So today was another weigh in day. I'm officially down 20 pounds.
I am 8.5 pounds away from my 10%.
I officially stopped weight watchers...I still have access to the site and forums and such but I no longer have to pay for it, and have no access to the tracker, points etc etc. Why? There's things about it I don't really care for and I wasn't using it like I should so why pay for something I'm not using. What I'm doing is working for me so far so I'm going to stick with what I'm doing. :) What's that? Counting calories, making sure I'm eating healthy and exercising. I still have the same freedom that I have with Weight Watchers. I can eat whatever I want, I just have to keep in mind that having pizza for lunch may mean I might have to eat a smaller dinner, or I may be more hungry or something. Not that I generally DO eat pizza for lunch or whatever, but I refuse to live a secluded "I'm on a diet" life. No, I will not say "I cannot have that". Rather I say "I can have that if I eat a small portion" or "I can have something similar such as a cookie dough sunday made by weight watchers made with low fat ice cream rather than a small thing of ben and jerry's cookie dough ice cream.
It's all choices, right? I choose what I eat, when I eat it and exercise and the pounds come off. Simple. Yet so many diets make things so complicated. I've done the low carb/no carb diet in the past, hated it. My personal trainer tells me to stay away from potatoes as a main veggie and I do. I used to eat meat potatoes and maybe greenbeans or corn or peas just about every night. Now it's more meat cooked with veggies. Or meat and a baked potato with green beans. Or like two nights ago, we had a small steak, mashed potatoes with gravy (I limited my gravy to 2 tbsp) and peas. I also had a small salad with it.
The challenge I have in my life is my boyfriend does not need to lose weight, and I do. I'm sure many out there have the same problem. Yes he will generally eat whatever I put in front of him, but there are times when he wants "real" food as he puts it. Last night is a prime example. He loves taco bell, so do I. I used to be able to eat a 7 layer burrito, 2 tacos, a thing of nachos and slam down a baja blast dew with it all. I don't even want to know how many calories that is. Last night he got a burrito, taco and mountain dew. I got 2 soft shell tacos with tomato and a small sprite. I ate it, I was full, life was good. I savored every bite. I hadn't had tacos from taco bell in forever! So each bite was like...immensly good to me. Before I'd scarf it, and I'd be hungry after because I ate too fast. Now I ate slowly, and enjoyed it, and was full.

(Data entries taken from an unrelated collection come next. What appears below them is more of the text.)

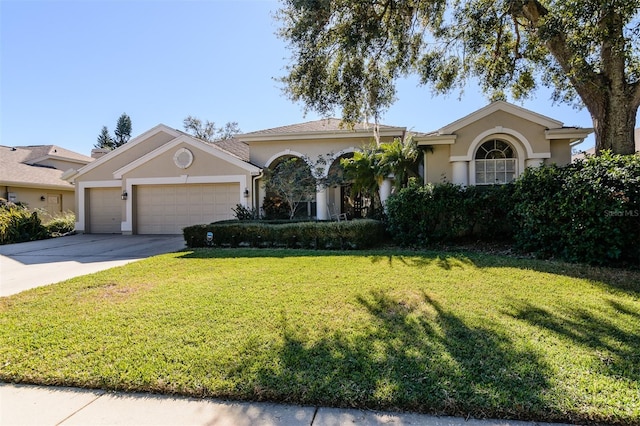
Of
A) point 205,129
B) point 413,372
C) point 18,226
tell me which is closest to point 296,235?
point 413,372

I've come a long way since Jan 9th when I started. I know some people may say "OMG YOU HAD TACO BELL FOR DINNER!" and do the "shame on you" finger wagging. But I say back why not?! In small amounts, infrequently, there is NO SHAME in having "fast food". What's important is what I do after I've had such food. Do I crave the fast food and go back for more and more until I'm back to eating the way I used to eat, or do I go back to eating healthy, cooking at home, and such? Considering I always go back to eating healthy there is nothing wrong with a small deviation of living life!
My 20 pound loss I think speaks for itself.
On the computer front, it's still not working correctly. /le sigh. We had to go back to Best Buy and get a different hard drive because the one we got wasn't working correctly with Windows XP. Oh joy. So we got it back home and hooked up and got XP on it and it works...but the network card I have for that computer is on board....and I don't know where my cd's went. >.< So we got onto D's computer and found the drivers I needed but...we're both plugged into the modem, and XP don't allow that, we need a hub. /grumble.
Basically I can't get on the internet, so I can't update most of my shit, and I am extremly frustrated. I plan on going to Radio Shack today and see if I can pick up a hub and a new network card so I can stop using all this "on board" bullshit and actually get this working. SO FRUSTRATING! >.> I hate computers sometimes.
I also have my homework assignment due tonight. I worked on it over the weekend but life kept getting in the way. It was so nice out this weekend I went for a couple of walks. Then on Saturday we went to his mom and dad's house to get his brakes worked on, and have our visit with his daughter and I did my laundry. We were there most of the day. Sunday was the whole work on the computer thing, and so I didn't get shit done other than about 500 to 600 words out of the 1400 word paper. Shouldn't take me long tonight to get it done though, one would hope.
So that's been my weekend. Not a whole lot to talk about. Life is good, weight comes off, I still need new pants. I'm about to call my mom and have her ship pants from IL to me if I can't find any here! lol.